### 抜粋本文

★ ★ ★ ★

特許とは?初心者向けのわかりやすいQ&A集
特許について質問された場合、基本的にわかりやすく回答するように心掛けています。
たとえば、専門用語を使わないようにしたり、はじめはざっくり→その後詳しくというようなステップに分けたり、工夫しています。
また、弁理士になって10年が過ぎますが、聞かれることはだいたい共通しています。
つまり、特許って、初心者の方にとってはそれくらいわかりにくいんだな~って感じつつ、日々自分の説明の仕方を試行錯誤しています。
そこで、とてもよく聞かれるざっくりとした質問や的を得た大事な質問などを一問一答形式にしてまとめました。
特許について知識のない方もそうでない方にも、お役に立てていただけたら嬉しいです。
Q.特許とは?(簡単に言うと)
A.オリジナルの発明がパクられても守れるように登録しておく制度です。
Q.特許とは?(少し詳しく)
A.特許法に基づき、オリジナルの発明を独占し、かつ競合他社等による模倣行為を排他できるように、登録して特許権を付与する制度です。
Q.特許は東京特許許可局に申請するの?
A.違います。特許庁に申請します。
特許庁は、経済産業省の外局(特許などを扱う専門機関)です。東京特許許可局というところはありません。
Q.特許はどうやって申請するの?
A.下記①~③のいずれかで申請書類を特許庁に提出します。
①インターネット(専用のソフトかつ電子認証が必要です)
②紙を特許庁に発送
③紙を特許庁に持参
Q.特許は年間何件申請されているの?

★ ★ ★ ★

### 提供資料
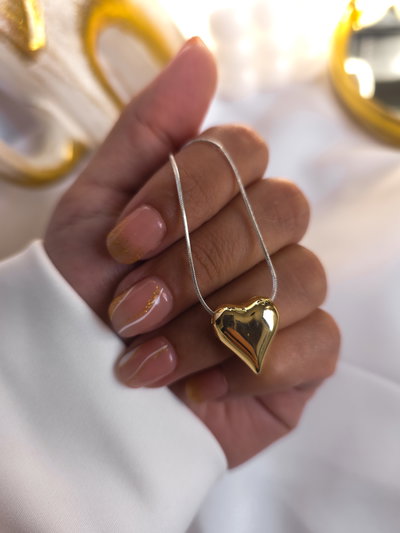 Cadena acero blanco con dije corazón dorado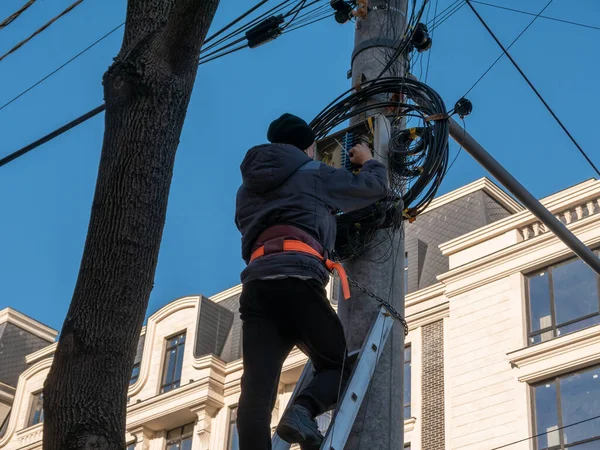 Un electricista en una escalera instala una caja de conexiones para Internet en un poste. — Foto de Stock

★ ★ ★ ★

### 課題一覧
[A] 特許に関する本文のうち、「たとえば、専門用語を使わない」を含む語句で始まり「て特許権を付与する制度です。」で終わる部分を、原文どおり正確に書き写してください。
[B] 特許に関する本文に挙げられている、申請書類を特許庁に提出する方法をすべて列挙してください。

### 演習の解答
[A]
たとえば、専門用語を使わないようにしたり、はじめはざっくり→その後詳しくというようなステップに分けたり、工夫しています。
また、弁理士になって10年が過ぎますが、聞かれることはだいたい共通しています。
つまり、特許って、初心者の方にとってはそれくらいわかりにくいんだな~って感じつつ、日々自分の説明の仕方を試行錯誤しています。
そこで、とてもよく聞かれるざっくりとした質問や的を得た大事な質問などを一問一答形式にしてまとめました。
特許について知識のない方もそうでない方にも、お役に立てていただけたら嬉しいです。
Q.特許とは?(簡単に言うと)
A.オリジナルの発明がパクられても守れるように登録しておく制度です。
Q.特許とは?(少し詳しく)
A.特許法に基づき、オリジナルの発明を独占し、かつ競合他社等による模倣行為を排他できるように、登録して特許権を付与する制度です。

[B]
・インターネット(専用のソフトかつ電子認証が必要です)
・紙を特許庁に発送
・紙を特許庁に持参